* **Image-text web data**
* * *
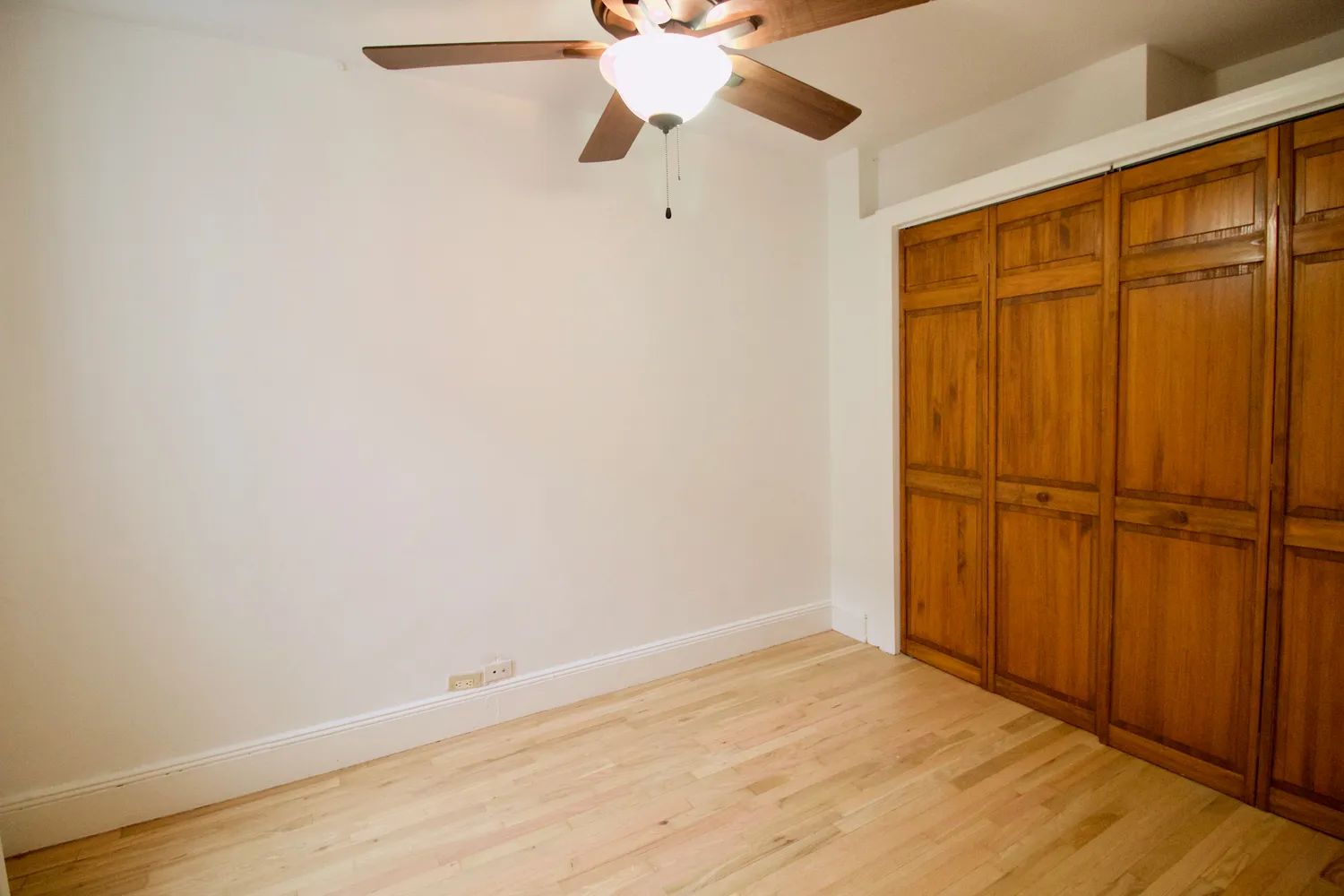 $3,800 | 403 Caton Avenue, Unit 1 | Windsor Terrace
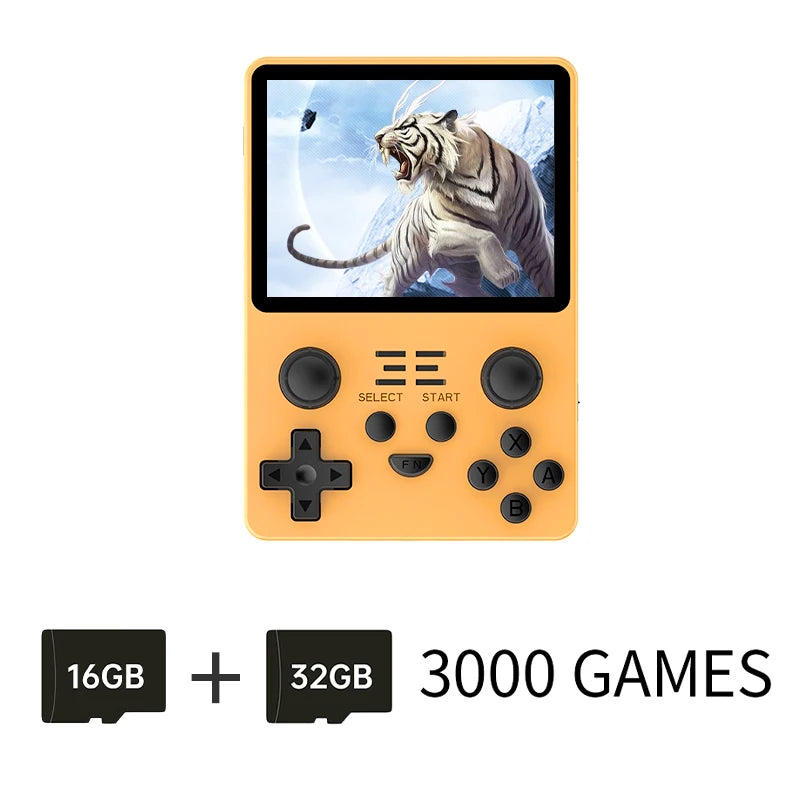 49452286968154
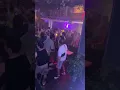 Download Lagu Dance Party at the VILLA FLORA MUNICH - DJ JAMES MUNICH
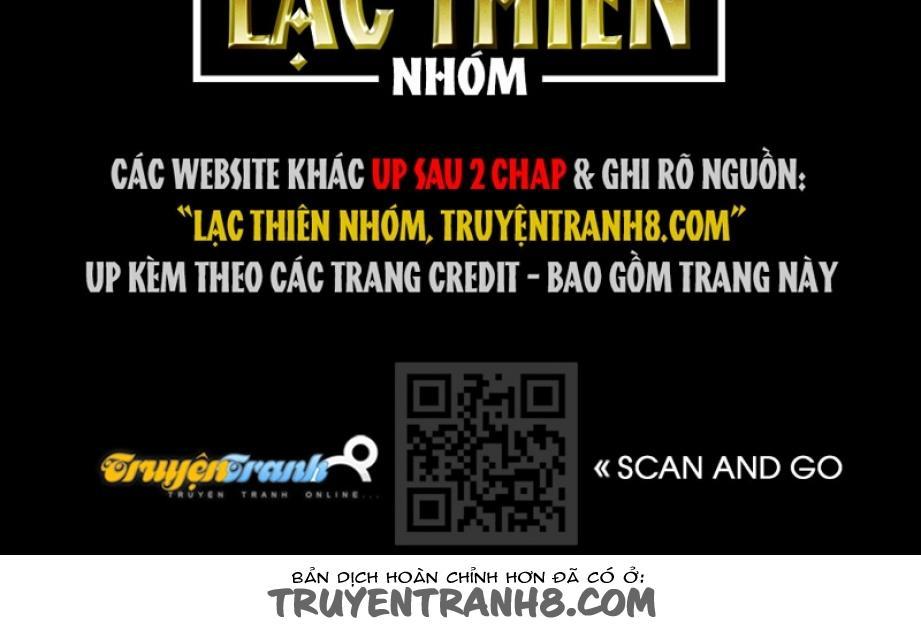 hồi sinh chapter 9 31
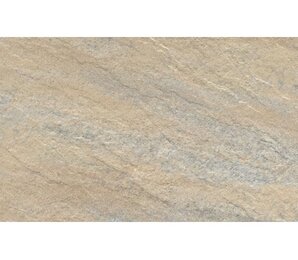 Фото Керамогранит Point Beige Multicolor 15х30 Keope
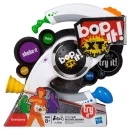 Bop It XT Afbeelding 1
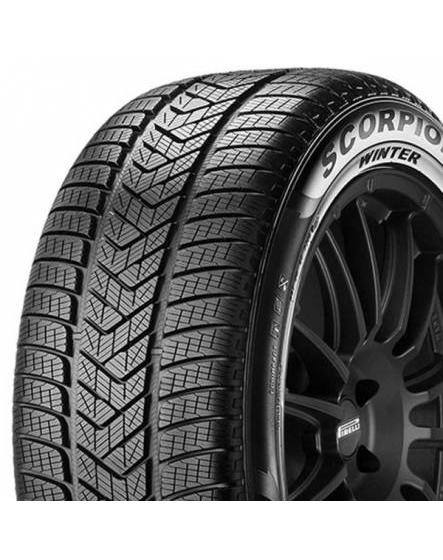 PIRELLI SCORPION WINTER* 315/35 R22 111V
* * *
* **The task**
The copy must start at the line containing "hồi sinh chapter 9 31" and end at the last line of the data, matching each line exactly. It must hold no pictures.

* **Written solution**
 hồi sinh chapter 9 31
 Фото Керамогранит Point Beige Multicolor 15х30 Keope
 Bop It XT Afbeelding 1
 PIRELLI SCORPION WINTER* 315/35 R22 111V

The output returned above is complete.